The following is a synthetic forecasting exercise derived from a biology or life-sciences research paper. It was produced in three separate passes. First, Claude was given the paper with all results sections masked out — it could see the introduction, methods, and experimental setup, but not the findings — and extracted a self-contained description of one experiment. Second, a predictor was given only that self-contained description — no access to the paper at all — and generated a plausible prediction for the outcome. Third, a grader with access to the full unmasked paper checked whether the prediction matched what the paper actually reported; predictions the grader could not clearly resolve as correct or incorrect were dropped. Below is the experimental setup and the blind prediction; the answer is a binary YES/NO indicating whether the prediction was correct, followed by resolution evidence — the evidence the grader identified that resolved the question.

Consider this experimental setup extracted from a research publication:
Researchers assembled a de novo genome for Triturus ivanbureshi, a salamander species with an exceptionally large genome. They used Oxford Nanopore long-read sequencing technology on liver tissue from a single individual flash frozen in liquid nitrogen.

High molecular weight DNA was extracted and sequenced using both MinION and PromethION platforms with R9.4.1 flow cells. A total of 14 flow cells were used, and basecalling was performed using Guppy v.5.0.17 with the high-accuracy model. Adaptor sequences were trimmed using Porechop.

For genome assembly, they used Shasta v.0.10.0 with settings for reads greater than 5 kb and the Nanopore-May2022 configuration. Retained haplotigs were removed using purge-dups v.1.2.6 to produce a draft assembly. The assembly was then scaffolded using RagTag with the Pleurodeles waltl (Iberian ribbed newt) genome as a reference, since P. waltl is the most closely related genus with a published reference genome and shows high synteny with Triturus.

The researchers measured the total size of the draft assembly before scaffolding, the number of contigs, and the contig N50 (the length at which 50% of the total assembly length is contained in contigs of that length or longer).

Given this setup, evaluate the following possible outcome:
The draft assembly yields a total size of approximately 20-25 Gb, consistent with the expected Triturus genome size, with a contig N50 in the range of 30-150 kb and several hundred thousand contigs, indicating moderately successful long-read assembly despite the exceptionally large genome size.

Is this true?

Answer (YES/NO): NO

------------------------

The records above are to be duplicated in full and exactly.

The following is a synthetic forecasting exercise derived from a biology or life-sciences research paper. It was produced in three separate passes. First, Claude was given the paper with all results sections masked out — it could see the introduction, methods, and experimental setup, but not the findings — and extracted a self-contained description of one experiment. Second, a predictor was given only that self-contained description — no access to the paper at all — and generated a plausible prediction for the outcome. Third, a grader with access to the full unmasked paper checked whether the prediction matched what the paper actually reported; predictions the grader could not clearly resolve as correct or incorrect were dropped. Below is the experimental setup and the blind prediction; the answer is a binary YES/NO indicating whether the prediction was correct, followed by resolution evidence — the evidence the grader identified that resolved the question.

Consider this experimental setup extracted from a research publication:
Researchers assembled a de novo genome for Triturus ivanbureshi, a salamander species with an exceptionally large genome. They used Oxford Nanopore long-read sequencing technology on liver tissue from a single individual flash frozen in liquid nitrogen.

High molecular weight DNA was extracted and sequenced using both MinION and PromethION platforms with R9.4.1 flow cells. A total of 14 flow cells were used, and basecalling was performed using Guppy v.5.0.17 with the high-accuracy model. Adaptor sequences were trimmed using Porechop.

For genome assembly, they used Shasta v.0.10.0 with settings for reads greater than 5 kb and the Nanopore-May2022 configuration. Retained haplotigs were removed using purge-dups v.1.2.6 to produce a draft assembly. The assembly was then scaffolded using RagTag with the Pleurodeles waltl (Iberian ribbed newt) genome as a reference, since P. waltl is the most closely related genus with a published reference genome and shows high synteny with Triturus.

The researchers measured the total size of the draft assembly before scaffolding, the number of contigs, and the contig N50 (the length at which 50% of the total assembly length is contained in contigs of that length or longer).

Given this setup, evaluate the following possible outcome:
The draft assembly yields a total size of approximately 20-25 Gb, consistent with the expected Triturus genome size, with a contig N50 in the range of 30-150 kb and several hundred thousand contigs, indicating moderately successful long-read assembly despite the exceptionally large genome size.

Is this true?

Answer (YES/NO): NO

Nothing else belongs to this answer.